I grew up in the suburbs on the edge of Buffalo, NY. The city of Buffalo was once one of America's destination cities; it bore the brunt of the failures of capitalism, corrupt politics, the inability to adapt to new technology, and the expansion of globalization in the 1980s. It's a city that I still love but also one I ran away from in my early twenties, seeking a better life and mostly better work in NYC. With my family and and childhood friends still in the city, I travel back several times a year, each time feeling more and more a stranger, each time discovering something new about a city that is rediscovering itself.

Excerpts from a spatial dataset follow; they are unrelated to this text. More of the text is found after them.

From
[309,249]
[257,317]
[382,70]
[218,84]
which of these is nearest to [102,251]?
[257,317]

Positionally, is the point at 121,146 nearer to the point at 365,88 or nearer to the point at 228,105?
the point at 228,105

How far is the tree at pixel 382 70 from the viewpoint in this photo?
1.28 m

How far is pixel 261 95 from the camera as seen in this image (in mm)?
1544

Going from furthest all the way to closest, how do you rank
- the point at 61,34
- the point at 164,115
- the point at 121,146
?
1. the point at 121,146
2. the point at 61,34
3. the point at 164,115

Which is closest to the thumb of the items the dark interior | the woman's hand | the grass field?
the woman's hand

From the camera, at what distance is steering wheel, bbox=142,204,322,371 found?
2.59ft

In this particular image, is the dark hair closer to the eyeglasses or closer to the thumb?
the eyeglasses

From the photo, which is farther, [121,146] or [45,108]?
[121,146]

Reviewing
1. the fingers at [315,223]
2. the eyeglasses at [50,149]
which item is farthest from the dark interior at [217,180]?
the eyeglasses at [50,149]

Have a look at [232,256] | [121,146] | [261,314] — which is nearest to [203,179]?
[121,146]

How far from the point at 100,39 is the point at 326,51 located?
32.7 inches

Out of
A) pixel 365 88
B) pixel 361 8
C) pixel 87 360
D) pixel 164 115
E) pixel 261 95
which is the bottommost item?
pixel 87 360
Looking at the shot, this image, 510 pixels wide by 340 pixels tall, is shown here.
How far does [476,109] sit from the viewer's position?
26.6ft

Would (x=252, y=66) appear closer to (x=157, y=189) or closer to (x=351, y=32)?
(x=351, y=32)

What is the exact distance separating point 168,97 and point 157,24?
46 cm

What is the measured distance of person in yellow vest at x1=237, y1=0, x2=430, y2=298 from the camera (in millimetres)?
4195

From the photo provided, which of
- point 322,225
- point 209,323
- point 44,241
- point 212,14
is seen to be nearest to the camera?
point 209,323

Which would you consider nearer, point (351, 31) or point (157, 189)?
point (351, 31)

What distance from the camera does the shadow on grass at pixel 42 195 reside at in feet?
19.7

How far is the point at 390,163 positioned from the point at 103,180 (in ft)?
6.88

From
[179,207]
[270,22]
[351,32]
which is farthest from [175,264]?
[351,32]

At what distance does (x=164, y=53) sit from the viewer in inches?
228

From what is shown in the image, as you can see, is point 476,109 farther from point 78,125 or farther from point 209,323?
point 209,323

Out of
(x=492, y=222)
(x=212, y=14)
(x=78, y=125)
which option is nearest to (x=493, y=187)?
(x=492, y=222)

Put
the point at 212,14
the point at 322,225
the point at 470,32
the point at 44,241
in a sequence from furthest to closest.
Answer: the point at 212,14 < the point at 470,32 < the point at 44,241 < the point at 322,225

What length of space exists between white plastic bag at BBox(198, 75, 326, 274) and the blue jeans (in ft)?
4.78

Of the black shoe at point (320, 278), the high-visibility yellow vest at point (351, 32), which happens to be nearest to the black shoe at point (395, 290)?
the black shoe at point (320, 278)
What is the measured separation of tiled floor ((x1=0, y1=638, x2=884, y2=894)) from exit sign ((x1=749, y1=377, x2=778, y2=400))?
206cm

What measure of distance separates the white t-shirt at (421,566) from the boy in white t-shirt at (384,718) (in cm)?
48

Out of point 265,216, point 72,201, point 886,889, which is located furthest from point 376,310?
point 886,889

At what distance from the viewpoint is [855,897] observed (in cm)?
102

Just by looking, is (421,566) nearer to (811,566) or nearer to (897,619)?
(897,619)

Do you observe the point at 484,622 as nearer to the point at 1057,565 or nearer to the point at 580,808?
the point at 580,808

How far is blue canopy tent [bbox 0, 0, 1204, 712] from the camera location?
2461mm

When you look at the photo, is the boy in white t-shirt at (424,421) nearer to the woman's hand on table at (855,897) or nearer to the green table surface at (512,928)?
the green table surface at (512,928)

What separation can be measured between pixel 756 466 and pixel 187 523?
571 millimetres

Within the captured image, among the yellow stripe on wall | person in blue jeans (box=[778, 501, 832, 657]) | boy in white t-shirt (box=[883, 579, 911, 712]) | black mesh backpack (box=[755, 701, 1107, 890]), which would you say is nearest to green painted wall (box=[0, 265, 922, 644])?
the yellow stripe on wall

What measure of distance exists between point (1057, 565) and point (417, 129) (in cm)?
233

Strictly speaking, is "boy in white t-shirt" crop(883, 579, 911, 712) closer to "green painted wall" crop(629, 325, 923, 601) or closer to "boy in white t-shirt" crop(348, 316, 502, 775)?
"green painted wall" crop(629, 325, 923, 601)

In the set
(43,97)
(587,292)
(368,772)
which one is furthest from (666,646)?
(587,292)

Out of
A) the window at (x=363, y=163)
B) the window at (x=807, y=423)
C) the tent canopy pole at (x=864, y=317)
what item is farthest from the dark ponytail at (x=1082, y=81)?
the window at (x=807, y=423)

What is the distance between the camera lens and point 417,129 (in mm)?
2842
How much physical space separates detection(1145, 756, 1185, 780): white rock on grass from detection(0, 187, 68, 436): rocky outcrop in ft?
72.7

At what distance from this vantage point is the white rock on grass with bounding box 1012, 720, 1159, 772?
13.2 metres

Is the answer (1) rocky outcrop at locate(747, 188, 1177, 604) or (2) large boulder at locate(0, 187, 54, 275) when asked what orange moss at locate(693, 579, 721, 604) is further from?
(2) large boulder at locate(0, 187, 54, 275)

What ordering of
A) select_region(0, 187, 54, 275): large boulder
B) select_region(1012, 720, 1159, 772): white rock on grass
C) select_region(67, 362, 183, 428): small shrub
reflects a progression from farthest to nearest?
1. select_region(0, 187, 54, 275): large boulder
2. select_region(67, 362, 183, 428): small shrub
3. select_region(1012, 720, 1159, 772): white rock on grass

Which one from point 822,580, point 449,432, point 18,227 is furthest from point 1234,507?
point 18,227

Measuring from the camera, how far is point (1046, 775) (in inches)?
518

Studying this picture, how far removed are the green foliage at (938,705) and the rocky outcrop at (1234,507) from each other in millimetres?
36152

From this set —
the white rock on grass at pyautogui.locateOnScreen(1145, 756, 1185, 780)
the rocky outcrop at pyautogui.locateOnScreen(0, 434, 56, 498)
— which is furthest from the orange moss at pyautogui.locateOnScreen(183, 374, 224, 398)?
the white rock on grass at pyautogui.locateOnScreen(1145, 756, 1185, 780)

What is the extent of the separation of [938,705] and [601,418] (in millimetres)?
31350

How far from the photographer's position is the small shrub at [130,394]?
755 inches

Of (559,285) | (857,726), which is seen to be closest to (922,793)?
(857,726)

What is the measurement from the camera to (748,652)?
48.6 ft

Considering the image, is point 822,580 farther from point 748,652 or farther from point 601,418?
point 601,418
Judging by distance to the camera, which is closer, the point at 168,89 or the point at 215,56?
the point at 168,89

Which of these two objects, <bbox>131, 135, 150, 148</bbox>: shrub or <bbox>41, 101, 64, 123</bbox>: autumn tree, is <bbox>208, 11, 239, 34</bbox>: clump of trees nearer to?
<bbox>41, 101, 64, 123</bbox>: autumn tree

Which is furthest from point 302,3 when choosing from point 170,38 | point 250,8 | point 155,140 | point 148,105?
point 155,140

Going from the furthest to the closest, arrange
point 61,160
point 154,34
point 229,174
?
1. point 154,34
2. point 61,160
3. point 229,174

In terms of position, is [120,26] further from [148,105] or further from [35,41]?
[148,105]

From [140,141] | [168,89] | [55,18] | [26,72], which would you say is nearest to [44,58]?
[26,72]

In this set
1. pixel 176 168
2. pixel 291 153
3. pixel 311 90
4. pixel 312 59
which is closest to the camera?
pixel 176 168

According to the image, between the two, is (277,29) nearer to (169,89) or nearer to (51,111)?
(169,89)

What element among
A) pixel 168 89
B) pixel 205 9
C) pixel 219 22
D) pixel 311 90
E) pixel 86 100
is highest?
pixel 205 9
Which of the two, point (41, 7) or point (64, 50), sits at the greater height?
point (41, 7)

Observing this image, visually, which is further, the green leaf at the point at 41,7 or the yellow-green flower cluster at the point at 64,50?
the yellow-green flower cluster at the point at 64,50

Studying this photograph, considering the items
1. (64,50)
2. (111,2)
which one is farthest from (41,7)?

I am putting a spotlight on this unique city, highlighting those who live there, and exploring what it means to be a tourist in one's hometown.
This is an ongoing visual diary. Here I present a small sample from the larger body of work.

Chapter One
The Continental: the main club and concert venue for the freaks and geeks, it has long since been torn down.
No city that I have ever visited has had anything like it.

 


 

 


 

 


 

 

 

 


 

 



 

 


 

 


 

 


 

 


 

 


 

 


 

 


 

 


 

 

Chapter two


According to government figures from the 1990s, Buffalo and the surrounding suburbs had one of the highest condom usage rates per capita, but also one of the highest teenage pregnancy rates in New York.
The city of Buffalo, at its peak around 1950, had over 500,000 residents, by 2001, that number dropped to under 300,000.
Recent figures shows a city with an above average number of residents in their 20s, and a dramatic discrepancy in age by gender, with the median age of women being five or more years older.
The result in a lot of partying, drinking, and cross pollination happening behind closed door.



 

 


 

 


 

 


 

 


 

 


 

 


 

 


 

 


 

 


 

 


 

 


 

 

Chapter Three


Traveling back to Buffalo for me is often dictated by life events; friends in need, family with health issues, weddings, separations. Trying to balance the time necessary for visits with the pressures of working in NYC, often makes for short and intense trips.

Chapter Three


 

 


 

 




 


 

 


 

 


 

 


 

 


 

 

 

 


 

 


 

 


 

Chapter Four


The Buffalo region, and the city itself, is one of the most racially and economicly divided regions in America, with the very wealthy often living blocks away from the poorest areas. Main Street truly divides the city, with the poor on the East, and the well-to-do on the West. I grew up in the suburbs, in a very John Hughes sort of environment. Amherst is consistently listed of one of the safest cities in America. It also one of the least diverse, with whites making up around around 90% of the population. In my high school, there were fewer than 50 students of color in a school with close to 900 students total. This class segregation has a profound impact on the city.